Dans tous les cas, il appar­tien­drait au légis­la­teur de défi­nir les limites du ver­na­cu­laire (bonne chance …) entraî­nant la défi­ni­tion en creux du péri­mètre com­mer­cial. Une telle défi­ni­tion devrait pou­voir être appli­cable sur les réseaux. On craint assez spon­ta­né­ment l’u­sine à gaz puis­sance 1000. On me détrom­pe­ra si nécessaire.

La ques­tion des artistes.

Face à ce qui res­semble à une impasse faut-il aban­don­ner l’i­dée de se concen­trer sur la nature de l’œuvre en lieu et place de la nature de la tran­sac­tion ? Pas for­cé­ment. Et c’est là que ça devient intéressant.

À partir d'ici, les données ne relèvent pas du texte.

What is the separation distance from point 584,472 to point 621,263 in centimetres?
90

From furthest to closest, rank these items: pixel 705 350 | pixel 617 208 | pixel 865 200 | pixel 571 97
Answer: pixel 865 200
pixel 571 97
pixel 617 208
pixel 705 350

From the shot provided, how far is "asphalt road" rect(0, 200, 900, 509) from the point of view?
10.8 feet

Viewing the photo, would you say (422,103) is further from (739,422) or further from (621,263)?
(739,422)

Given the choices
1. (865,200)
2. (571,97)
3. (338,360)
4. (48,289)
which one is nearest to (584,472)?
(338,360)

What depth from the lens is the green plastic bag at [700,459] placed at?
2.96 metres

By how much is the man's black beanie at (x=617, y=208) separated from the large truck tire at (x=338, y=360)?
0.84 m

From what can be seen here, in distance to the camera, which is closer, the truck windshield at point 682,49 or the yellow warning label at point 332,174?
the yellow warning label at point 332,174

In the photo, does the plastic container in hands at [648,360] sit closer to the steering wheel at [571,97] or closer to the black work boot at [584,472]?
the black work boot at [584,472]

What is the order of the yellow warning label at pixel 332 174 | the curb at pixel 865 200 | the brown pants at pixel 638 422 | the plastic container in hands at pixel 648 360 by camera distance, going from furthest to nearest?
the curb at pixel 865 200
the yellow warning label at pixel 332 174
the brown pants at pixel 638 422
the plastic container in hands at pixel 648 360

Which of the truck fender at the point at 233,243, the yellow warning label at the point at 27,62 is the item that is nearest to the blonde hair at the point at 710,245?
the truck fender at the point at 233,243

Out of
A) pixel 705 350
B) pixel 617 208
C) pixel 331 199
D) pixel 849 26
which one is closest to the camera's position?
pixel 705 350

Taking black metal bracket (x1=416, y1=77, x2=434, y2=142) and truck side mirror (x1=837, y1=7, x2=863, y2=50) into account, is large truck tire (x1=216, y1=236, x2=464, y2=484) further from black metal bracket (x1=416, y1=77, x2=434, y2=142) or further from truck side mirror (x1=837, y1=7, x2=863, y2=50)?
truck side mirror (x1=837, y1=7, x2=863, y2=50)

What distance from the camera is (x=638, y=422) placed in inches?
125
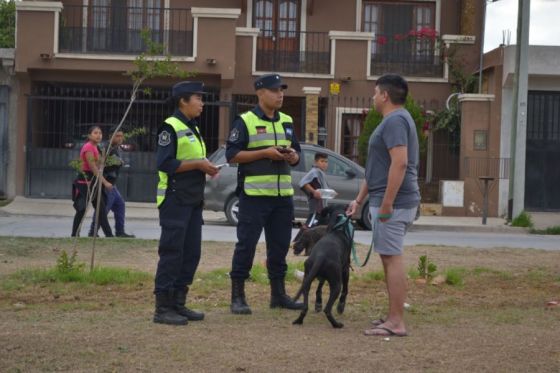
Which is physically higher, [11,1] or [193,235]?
[11,1]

Si l’on se replace du point de vue du droit d’au­teur tel qu’il existe, on se rap­pel­le­ra le prin­cipe selon lequel ce sont les artistes seuls qui déter­minent les condi­tions dans les­quelles leur œuvre est acces­sible au public.

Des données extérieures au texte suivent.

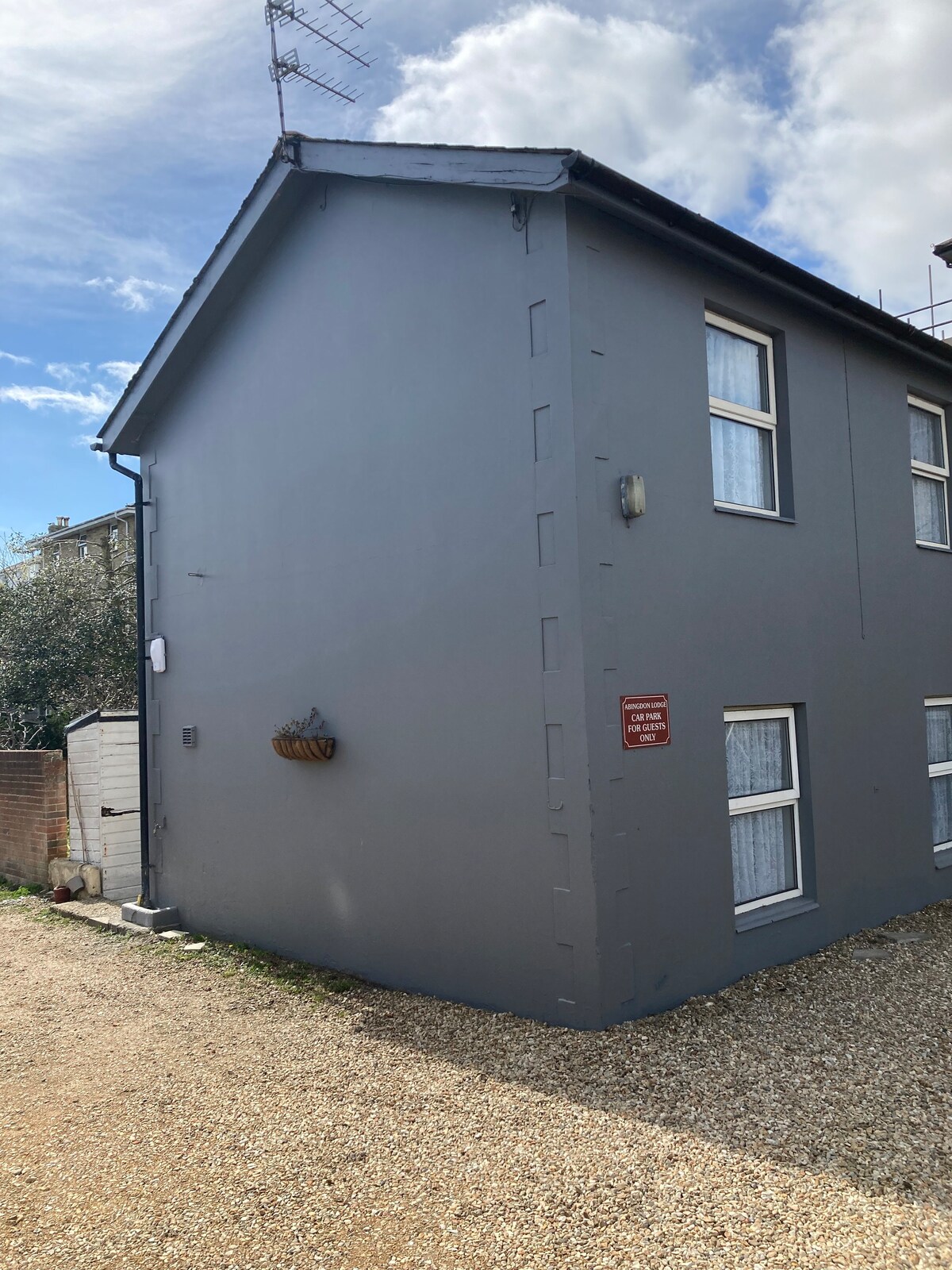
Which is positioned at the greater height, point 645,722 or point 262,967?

Dès lors, on peut avan­cer l’i­dée que la qua­li­fi­ca­tion de la nature de l’œuvre (ver­na­cu­laire vs com­mer­cial) leur appar­tien­drait en pre­mier chef. Les licences Crea­tive Com­mons offrent, de ce point de vue, un bon exemple pour atteindre cet objec­tif, à condi­tion qu’elles n’entrent pas en conflit avec les repré­sen­ta­tions de droit accor­dées par ailleurs pour l’ex­ploi­ta­tion com­mer­ciale, ou inversement.

On peut alors ima­gi­ner que les SPRD concer­nées soient à la fois capables de prendre en compte la volon­té de/des artiste(s) selon les publics (ver­na­cu­laire / com­mer­cial), et d’a­dap­ter leur poli­tique de recou­vre­ment à cha­cun des cas lors­qu’il se présente.

La piste est d’au­tant plus inté­res­sante qu’elle semble moins néces­si­ter de recou­rir à la loi qu’à la modi­fi­ca­tion des règle­ments et modes de fonc­tion­ne­ment des SPRD, voire de cer­tains contrats de production.

Ce fai­sant, l’œuvre pour­rait alors dis­po­ser d’un sta­tut hybride, libre pour cer­tains publics, com­mer­cial pour d’autres. Notons que cela sou­lève de nou­velles ques­tions en matière d’é­ga­li­té d’ac­cès aux œuvres entre ces publics.

En conclu­sion à ce stade.

Ces déve­lop­pe­ments n’ont d’autre ambi­tion que celle de tenir une pro­messe : récu­pé­rer la sonde et ten­ter d’en faire quelque chose. Aux confron­ta­tions idéo­lo­giques sou­vent sté­riles j’ai tou­jours pré­fé­ré le débat d’i­dées ouvert.

Le point le plus inté­res­sant auquel m’a conduit l’é­cri­ture de ce texte, que je n’a­vais jamais envi­sa­gé aupa­ra­vant, est celui de réflé­chir en fonc­tion de la nature de l’œuvre et non de celle de la tran­sac­tion.

Ce n’est peut-être pas ori­gi­nal et il a peut-être été sou­le­vé ailleurs. Pour l’ins­tant je ne l’ai juste pas vu. C’est peut-être aus­si tout à fait aux anti­podes de ce à quoi pen­sait l’au­teur du tweet d’origine.

Je n’ai aucune idée à ce stade des déve­lop­pe­ments concrets et opé­ra­tion­nels que per­met­trait ce chan­ge­ment de para­digme dans le débat qui nous occupe tous. Peut-être aucun.